WORK TO DO.
a) According to the passage on cleaner production in thermal power plants, which algorithm is used to optimize the parameters in LSSVM?
b) From the passage on cleaner production in thermal power plants, duplicate the text between "With the burgeoning" and "be greatly promoted.", inclusive.
c) Summarize the passage on cleaner production in thermal power plants in two sentences.

## begin EXTRACT PROVIDED

In order to alleviate the environmental pressure caused by production process of thermal power plants, the application of cleaner production is imperative. To estimate the implementation effects of cleaner production in thermal plants and optimize the strategy duly, it is of great significance to take a comprehensive evaluation for sustainable development. In this paper, a hybrid model that integrated the analytic hierarchy process (AHP) with least squares support vector machine (LSSVM) algorithm optimized by grid search (GS) algorithm is proposed. Based on the establishment of the evaluation index system, AHP is employed to pre-process the data and GS is introduced to optimize the parameters in LSSVM, which can avoid the randomness and inaccuracy of parameters’ setting. The results demonstrate that the combined model is able to be employed in the comprehensive evaluation of the cleaner production in the thermal power plants.

1. Introduction

With the burgeoning development of industry, cleaner production, which is a new theory about pollution control and environmental governance, has been proposed. It provides a new idea for effective environmental protection so as to deal with more and more serious energy consumption and environmental pollution [1]. Based on the implementation of cleaner production, the achievement of energy saving and emission reduction during the production process can be greatly promoted.
In terms of cleaner production theory, Sanz et al. [2] analyzed the development status of micro and small sized enterprises in developing countries and applied the theory of cleaner production to Systematic Approach to Social Inclusion (SASI) method. In the light of social and economic constraints, the results showed that the micro and small sized enterprises needed to execute the cleaner production in all fields and expedite the establishment of supervisory system and systemic policy mechanisms. Vieira and Amaral [3] thought the clean production theory was a form of sustainable development in the enterprise, and analyzed the reason why it was not widely adopted. The results indicated that the implementation of clean production was related to local culture, policy, education, social pressure and so on. Therefore, it is necessary to unite the business, academics, governments and community to spread this theory. Wang et al. [4] put forward that the cleaner production was the imperative method for thermal power enterprises to reduce environmental pollution and improve energy efficiency. Through taking two power plants in China as an example, this paper studied the relationship among energy consumption ratio, resource consumption and cleaner production management by combining qualitative evaluation with quantitative analysis. In accordance with the results, improved strategies were proposed.

## end EXTRACT PROVIDED
## begin RECORDS SHOWN

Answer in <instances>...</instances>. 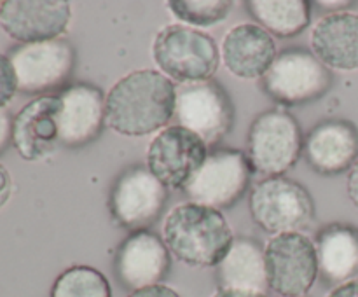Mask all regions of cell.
Wrapping results in <instances>:
<instances>
[{
    "label": "cell",
    "instance_id": "30",
    "mask_svg": "<svg viewBox=\"0 0 358 297\" xmlns=\"http://www.w3.org/2000/svg\"><path fill=\"white\" fill-rule=\"evenodd\" d=\"M346 191H348L350 199H352L353 205L358 208V159L352 166L348 173V180H346Z\"/></svg>",
    "mask_w": 358,
    "mask_h": 297
},
{
    "label": "cell",
    "instance_id": "22",
    "mask_svg": "<svg viewBox=\"0 0 358 297\" xmlns=\"http://www.w3.org/2000/svg\"><path fill=\"white\" fill-rule=\"evenodd\" d=\"M248 13L266 31L280 38H290L310 24L311 3L306 0H250Z\"/></svg>",
    "mask_w": 358,
    "mask_h": 297
},
{
    "label": "cell",
    "instance_id": "19",
    "mask_svg": "<svg viewBox=\"0 0 358 297\" xmlns=\"http://www.w3.org/2000/svg\"><path fill=\"white\" fill-rule=\"evenodd\" d=\"M311 49L327 68L358 70V14L338 10L318 20Z\"/></svg>",
    "mask_w": 358,
    "mask_h": 297
},
{
    "label": "cell",
    "instance_id": "26",
    "mask_svg": "<svg viewBox=\"0 0 358 297\" xmlns=\"http://www.w3.org/2000/svg\"><path fill=\"white\" fill-rule=\"evenodd\" d=\"M128 297H180V294H178L175 289H171V287L159 283V285H152V287H145V289L135 290V292L129 294Z\"/></svg>",
    "mask_w": 358,
    "mask_h": 297
},
{
    "label": "cell",
    "instance_id": "1",
    "mask_svg": "<svg viewBox=\"0 0 358 297\" xmlns=\"http://www.w3.org/2000/svg\"><path fill=\"white\" fill-rule=\"evenodd\" d=\"M177 87L163 72L143 68L121 77L105 96V124L124 136L166 128L175 115Z\"/></svg>",
    "mask_w": 358,
    "mask_h": 297
},
{
    "label": "cell",
    "instance_id": "28",
    "mask_svg": "<svg viewBox=\"0 0 358 297\" xmlns=\"http://www.w3.org/2000/svg\"><path fill=\"white\" fill-rule=\"evenodd\" d=\"M13 194V178H10L9 170L3 164H0V208L6 206V203Z\"/></svg>",
    "mask_w": 358,
    "mask_h": 297
},
{
    "label": "cell",
    "instance_id": "13",
    "mask_svg": "<svg viewBox=\"0 0 358 297\" xmlns=\"http://www.w3.org/2000/svg\"><path fill=\"white\" fill-rule=\"evenodd\" d=\"M72 17L66 0H3L0 2V28L20 44L59 38Z\"/></svg>",
    "mask_w": 358,
    "mask_h": 297
},
{
    "label": "cell",
    "instance_id": "31",
    "mask_svg": "<svg viewBox=\"0 0 358 297\" xmlns=\"http://www.w3.org/2000/svg\"><path fill=\"white\" fill-rule=\"evenodd\" d=\"M212 297H268L264 292H254V290H238V289H219L213 292Z\"/></svg>",
    "mask_w": 358,
    "mask_h": 297
},
{
    "label": "cell",
    "instance_id": "11",
    "mask_svg": "<svg viewBox=\"0 0 358 297\" xmlns=\"http://www.w3.org/2000/svg\"><path fill=\"white\" fill-rule=\"evenodd\" d=\"M175 117L178 126L198 135L206 145L220 142L231 131L234 108L226 89L213 80L177 87Z\"/></svg>",
    "mask_w": 358,
    "mask_h": 297
},
{
    "label": "cell",
    "instance_id": "27",
    "mask_svg": "<svg viewBox=\"0 0 358 297\" xmlns=\"http://www.w3.org/2000/svg\"><path fill=\"white\" fill-rule=\"evenodd\" d=\"M10 142H13V117L3 108L0 110V154L7 149Z\"/></svg>",
    "mask_w": 358,
    "mask_h": 297
},
{
    "label": "cell",
    "instance_id": "12",
    "mask_svg": "<svg viewBox=\"0 0 358 297\" xmlns=\"http://www.w3.org/2000/svg\"><path fill=\"white\" fill-rule=\"evenodd\" d=\"M168 201V189L147 166L128 168L114 182L108 210L117 226L126 229H145L156 222Z\"/></svg>",
    "mask_w": 358,
    "mask_h": 297
},
{
    "label": "cell",
    "instance_id": "7",
    "mask_svg": "<svg viewBox=\"0 0 358 297\" xmlns=\"http://www.w3.org/2000/svg\"><path fill=\"white\" fill-rule=\"evenodd\" d=\"M268 285L282 297H304L318 278L313 241L303 233L276 234L264 247Z\"/></svg>",
    "mask_w": 358,
    "mask_h": 297
},
{
    "label": "cell",
    "instance_id": "23",
    "mask_svg": "<svg viewBox=\"0 0 358 297\" xmlns=\"http://www.w3.org/2000/svg\"><path fill=\"white\" fill-rule=\"evenodd\" d=\"M51 297H112L107 276L91 266H72L58 275Z\"/></svg>",
    "mask_w": 358,
    "mask_h": 297
},
{
    "label": "cell",
    "instance_id": "17",
    "mask_svg": "<svg viewBox=\"0 0 358 297\" xmlns=\"http://www.w3.org/2000/svg\"><path fill=\"white\" fill-rule=\"evenodd\" d=\"M58 94H42L28 101L13 117V147L24 161H38L59 143Z\"/></svg>",
    "mask_w": 358,
    "mask_h": 297
},
{
    "label": "cell",
    "instance_id": "29",
    "mask_svg": "<svg viewBox=\"0 0 358 297\" xmlns=\"http://www.w3.org/2000/svg\"><path fill=\"white\" fill-rule=\"evenodd\" d=\"M325 297H358V278L339 283Z\"/></svg>",
    "mask_w": 358,
    "mask_h": 297
},
{
    "label": "cell",
    "instance_id": "3",
    "mask_svg": "<svg viewBox=\"0 0 358 297\" xmlns=\"http://www.w3.org/2000/svg\"><path fill=\"white\" fill-rule=\"evenodd\" d=\"M152 56L161 72L180 84L206 82L220 63L215 41L205 31L185 24H170L159 30Z\"/></svg>",
    "mask_w": 358,
    "mask_h": 297
},
{
    "label": "cell",
    "instance_id": "25",
    "mask_svg": "<svg viewBox=\"0 0 358 297\" xmlns=\"http://www.w3.org/2000/svg\"><path fill=\"white\" fill-rule=\"evenodd\" d=\"M16 93V73H14L13 65H10L9 56L0 52V110H3L10 103V100H13Z\"/></svg>",
    "mask_w": 358,
    "mask_h": 297
},
{
    "label": "cell",
    "instance_id": "20",
    "mask_svg": "<svg viewBox=\"0 0 358 297\" xmlns=\"http://www.w3.org/2000/svg\"><path fill=\"white\" fill-rule=\"evenodd\" d=\"M318 271L329 283L358 278V229L348 224H331L315 240Z\"/></svg>",
    "mask_w": 358,
    "mask_h": 297
},
{
    "label": "cell",
    "instance_id": "4",
    "mask_svg": "<svg viewBox=\"0 0 358 297\" xmlns=\"http://www.w3.org/2000/svg\"><path fill=\"white\" fill-rule=\"evenodd\" d=\"M303 147L299 122L283 108L262 112L248 129L247 157L252 170L266 177H278L296 166Z\"/></svg>",
    "mask_w": 358,
    "mask_h": 297
},
{
    "label": "cell",
    "instance_id": "8",
    "mask_svg": "<svg viewBox=\"0 0 358 297\" xmlns=\"http://www.w3.org/2000/svg\"><path fill=\"white\" fill-rule=\"evenodd\" d=\"M252 171V164L243 150L215 149L208 154L184 191L198 205L215 210L231 208L247 192Z\"/></svg>",
    "mask_w": 358,
    "mask_h": 297
},
{
    "label": "cell",
    "instance_id": "14",
    "mask_svg": "<svg viewBox=\"0 0 358 297\" xmlns=\"http://www.w3.org/2000/svg\"><path fill=\"white\" fill-rule=\"evenodd\" d=\"M171 266L170 250L163 238L149 229H136L121 241L114 271L124 289L135 290L159 285Z\"/></svg>",
    "mask_w": 358,
    "mask_h": 297
},
{
    "label": "cell",
    "instance_id": "24",
    "mask_svg": "<svg viewBox=\"0 0 358 297\" xmlns=\"http://www.w3.org/2000/svg\"><path fill=\"white\" fill-rule=\"evenodd\" d=\"M171 14L182 23L192 27H213L226 20L231 10L227 0H171L168 2Z\"/></svg>",
    "mask_w": 358,
    "mask_h": 297
},
{
    "label": "cell",
    "instance_id": "16",
    "mask_svg": "<svg viewBox=\"0 0 358 297\" xmlns=\"http://www.w3.org/2000/svg\"><path fill=\"white\" fill-rule=\"evenodd\" d=\"M306 163L324 177L352 170L358 159V129L346 119H324L306 135Z\"/></svg>",
    "mask_w": 358,
    "mask_h": 297
},
{
    "label": "cell",
    "instance_id": "21",
    "mask_svg": "<svg viewBox=\"0 0 358 297\" xmlns=\"http://www.w3.org/2000/svg\"><path fill=\"white\" fill-rule=\"evenodd\" d=\"M220 289L264 292L269 289L264 248L254 238H236L226 257L217 266Z\"/></svg>",
    "mask_w": 358,
    "mask_h": 297
},
{
    "label": "cell",
    "instance_id": "9",
    "mask_svg": "<svg viewBox=\"0 0 358 297\" xmlns=\"http://www.w3.org/2000/svg\"><path fill=\"white\" fill-rule=\"evenodd\" d=\"M9 59L16 73L17 91L41 94L63 86L70 79L76 65V51L66 38H55L16 45L10 49Z\"/></svg>",
    "mask_w": 358,
    "mask_h": 297
},
{
    "label": "cell",
    "instance_id": "15",
    "mask_svg": "<svg viewBox=\"0 0 358 297\" xmlns=\"http://www.w3.org/2000/svg\"><path fill=\"white\" fill-rule=\"evenodd\" d=\"M59 143L69 149H79L100 136L105 124L103 91L90 82H76L58 94Z\"/></svg>",
    "mask_w": 358,
    "mask_h": 297
},
{
    "label": "cell",
    "instance_id": "6",
    "mask_svg": "<svg viewBox=\"0 0 358 297\" xmlns=\"http://www.w3.org/2000/svg\"><path fill=\"white\" fill-rule=\"evenodd\" d=\"M331 86V70L306 48L283 49L262 77L264 93L278 103L290 107L318 100Z\"/></svg>",
    "mask_w": 358,
    "mask_h": 297
},
{
    "label": "cell",
    "instance_id": "32",
    "mask_svg": "<svg viewBox=\"0 0 358 297\" xmlns=\"http://www.w3.org/2000/svg\"><path fill=\"white\" fill-rule=\"evenodd\" d=\"M353 2H318V6L322 7H334V9H339V7H350Z\"/></svg>",
    "mask_w": 358,
    "mask_h": 297
},
{
    "label": "cell",
    "instance_id": "10",
    "mask_svg": "<svg viewBox=\"0 0 358 297\" xmlns=\"http://www.w3.org/2000/svg\"><path fill=\"white\" fill-rule=\"evenodd\" d=\"M208 145L184 126H166L147 149V168L166 189H185L208 157Z\"/></svg>",
    "mask_w": 358,
    "mask_h": 297
},
{
    "label": "cell",
    "instance_id": "18",
    "mask_svg": "<svg viewBox=\"0 0 358 297\" xmlns=\"http://www.w3.org/2000/svg\"><path fill=\"white\" fill-rule=\"evenodd\" d=\"M276 58V42L261 24L241 23L222 42L224 66L240 79L264 77Z\"/></svg>",
    "mask_w": 358,
    "mask_h": 297
},
{
    "label": "cell",
    "instance_id": "5",
    "mask_svg": "<svg viewBox=\"0 0 358 297\" xmlns=\"http://www.w3.org/2000/svg\"><path fill=\"white\" fill-rule=\"evenodd\" d=\"M250 215L269 234L299 233L313 220L315 203L304 185L289 177H266L250 192Z\"/></svg>",
    "mask_w": 358,
    "mask_h": 297
},
{
    "label": "cell",
    "instance_id": "2",
    "mask_svg": "<svg viewBox=\"0 0 358 297\" xmlns=\"http://www.w3.org/2000/svg\"><path fill=\"white\" fill-rule=\"evenodd\" d=\"M234 240L220 210L192 201L170 210L163 224V241L170 254L191 268H217Z\"/></svg>",
    "mask_w": 358,
    "mask_h": 297
}]
</instances>
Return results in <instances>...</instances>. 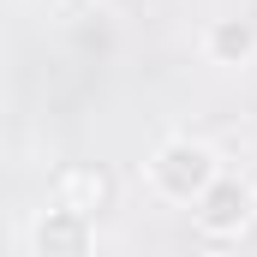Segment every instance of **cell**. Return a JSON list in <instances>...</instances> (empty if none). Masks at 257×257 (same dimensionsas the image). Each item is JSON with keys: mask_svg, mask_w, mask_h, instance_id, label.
<instances>
[{"mask_svg": "<svg viewBox=\"0 0 257 257\" xmlns=\"http://www.w3.org/2000/svg\"><path fill=\"white\" fill-rule=\"evenodd\" d=\"M192 221L203 239L227 245V239H245V227L257 221V186L233 180V174H215V186L192 203Z\"/></svg>", "mask_w": 257, "mask_h": 257, "instance_id": "7a4b0ae2", "label": "cell"}, {"mask_svg": "<svg viewBox=\"0 0 257 257\" xmlns=\"http://www.w3.org/2000/svg\"><path fill=\"white\" fill-rule=\"evenodd\" d=\"M203 54H209V66H251L257 60V24L251 18H209Z\"/></svg>", "mask_w": 257, "mask_h": 257, "instance_id": "5b68a950", "label": "cell"}, {"mask_svg": "<svg viewBox=\"0 0 257 257\" xmlns=\"http://www.w3.org/2000/svg\"><path fill=\"white\" fill-rule=\"evenodd\" d=\"M24 251L30 257H84V251H96V215L48 197V209H36V221L24 227Z\"/></svg>", "mask_w": 257, "mask_h": 257, "instance_id": "3957f363", "label": "cell"}, {"mask_svg": "<svg viewBox=\"0 0 257 257\" xmlns=\"http://www.w3.org/2000/svg\"><path fill=\"white\" fill-rule=\"evenodd\" d=\"M215 174H221V162H215V150L197 144V138H162V144L150 150V162H144L150 192L168 197V203H186V209L215 186Z\"/></svg>", "mask_w": 257, "mask_h": 257, "instance_id": "6da1fadb", "label": "cell"}, {"mask_svg": "<svg viewBox=\"0 0 257 257\" xmlns=\"http://www.w3.org/2000/svg\"><path fill=\"white\" fill-rule=\"evenodd\" d=\"M48 197L84 209V215H102L114 203V174L102 162H66V168H54V180H48Z\"/></svg>", "mask_w": 257, "mask_h": 257, "instance_id": "277c9868", "label": "cell"}]
</instances>
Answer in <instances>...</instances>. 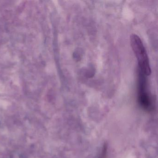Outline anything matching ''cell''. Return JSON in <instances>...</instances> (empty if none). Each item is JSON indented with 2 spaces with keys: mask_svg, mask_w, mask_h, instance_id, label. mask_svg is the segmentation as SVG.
Instances as JSON below:
<instances>
[{
  "mask_svg": "<svg viewBox=\"0 0 158 158\" xmlns=\"http://www.w3.org/2000/svg\"><path fill=\"white\" fill-rule=\"evenodd\" d=\"M130 44L137 60L139 71L146 76H149L151 69L148 53L142 40L137 35L132 34L130 36Z\"/></svg>",
  "mask_w": 158,
  "mask_h": 158,
  "instance_id": "6da1fadb",
  "label": "cell"
},
{
  "mask_svg": "<svg viewBox=\"0 0 158 158\" xmlns=\"http://www.w3.org/2000/svg\"><path fill=\"white\" fill-rule=\"evenodd\" d=\"M138 85V100L140 106L147 111L152 109L150 97L147 91V79L146 75L139 71Z\"/></svg>",
  "mask_w": 158,
  "mask_h": 158,
  "instance_id": "7a4b0ae2",
  "label": "cell"
}]
</instances>
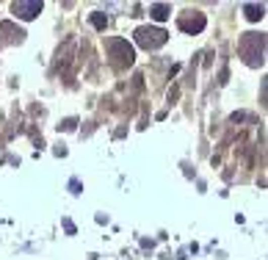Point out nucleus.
<instances>
[{
  "mask_svg": "<svg viewBox=\"0 0 268 260\" xmlns=\"http://www.w3.org/2000/svg\"><path fill=\"white\" fill-rule=\"evenodd\" d=\"M263 50H265V36L263 33H243L241 53H243V58H246V64L260 67V64H263Z\"/></svg>",
  "mask_w": 268,
  "mask_h": 260,
  "instance_id": "obj_1",
  "label": "nucleus"
},
{
  "mask_svg": "<svg viewBox=\"0 0 268 260\" xmlns=\"http://www.w3.org/2000/svg\"><path fill=\"white\" fill-rule=\"evenodd\" d=\"M136 42L144 47V50H158L169 42V33L163 28H138L136 31Z\"/></svg>",
  "mask_w": 268,
  "mask_h": 260,
  "instance_id": "obj_2",
  "label": "nucleus"
},
{
  "mask_svg": "<svg viewBox=\"0 0 268 260\" xmlns=\"http://www.w3.org/2000/svg\"><path fill=\"white\" fill-rule=\"evenodd\" d=\"M108 53H111V58H114L119 67H130L133 64V58H136V53H133V47L125 42V39H111L108 42Z\"/></svg>",
  "mask_w": 268,
  "mask_h": 260,
  "instance_id": "obj_3",
  "label": "nucleus"
},
{
  "mask_svg": "<svg viewBox=\"0 0 268 260\" xmlns=\"http://www.w3.org/2000/svg\"><path fill=\"white\" fill-rule=\"evenodd\" d=\"M11 11H14L20 20H33L36 14H42V3H39V0H20V3L11 6Z\"/></svg>",
  "mask_w": 268,
  "mask_h": 260,
  "instance_id": "obj_4",
  "label": "nucleus"
},
{
  "mask_svg": "<svg viewBox=\"0 0 268 260\" xmlns=\"http://www.w3.org/2000/svg\"><path fill=\"white\" fill-rule=\"evenodd\" d=\"M180 28L185 33H199L205 28V17L202 14H194V17H180Z\"/></svg>",
  "mask_w": 268,
  "mask_h": 260,
  "instance_id": "obj_5",
  "label": "nucleus"
},
{
  "mask_svg": "<svg viewBox=\"0 0 268 260\" xmlns=\"http://www.w3.org/2000/svg\"><path fill=\"white\" fill-rule=\"evenodd\" d=\"M243 11H246V17H249V20H252V22H257V20H263V17H265V6L263 3H246V6H243Z\"/></svg>",
  "mask_w": 268,
  "mask_h": 260,
  "instance_id": "obj_6",
  "label": "nucleus"
},
{
  "mask_svg": "<svg viewBox=\"0 0 268 260\" xmlns=\"http://www.w3.org/2000/svg\"><path fill=\"white\" fill-rule=\"evenodd\" d=\"M169 6H163V3H155V6H149V14H152V20H158V22H163L169 17Z\"/></svg>",
  "mask_w": 268,
  "mask_h": 260,
  "instance_id": "obj_7",
  "label": "nucleus"
},
{
  "mask_svg": "<svg viewBox=\"0 0 268 260\" xmlns=\"http://www.w3.org/2000/svg\"><path fill=\"white\" fill-rule=\"evenodd\" d=\"M91 25H94V28H100V31H102V28L108 25V17H105V14H100V11H97V14H91Z\"/></svg>",
  "mask_w": 268,
  "mask_h": 260,
  "instance_id": "obj_8",
  "label": "nucleus"
}]
</instances>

## end RECORDS SHOWN

SOLVED PROBLEMS.
a) The grid search (GS) algorithm.

b)
With the burgeoning development of industry, cleaner production, which is a new theory about pollution control and environmental governance, has been proposed. It provides a new idea for effective environmental protection so as to deal with more and more serious energy consumption and environmental pollution [1]. Based on the implementation of cleaner production, the achievement of energy saving and emission reduction during the production process can be greatly promoted.

c) The paper proposes a hybrid model that combines the analytic hierarchy process with a least squares support vector machine, whose parameters are optimized by grid search, to evaluate cleaner production in thermal power plants, and its results show the model can be used for this evaluation. The introduction presents cleaner production as a new theory of pollution control and environmental governance and reviews studies on applying it to micro and small enterprises, on why it was not widely adopted, and on two power plants in China.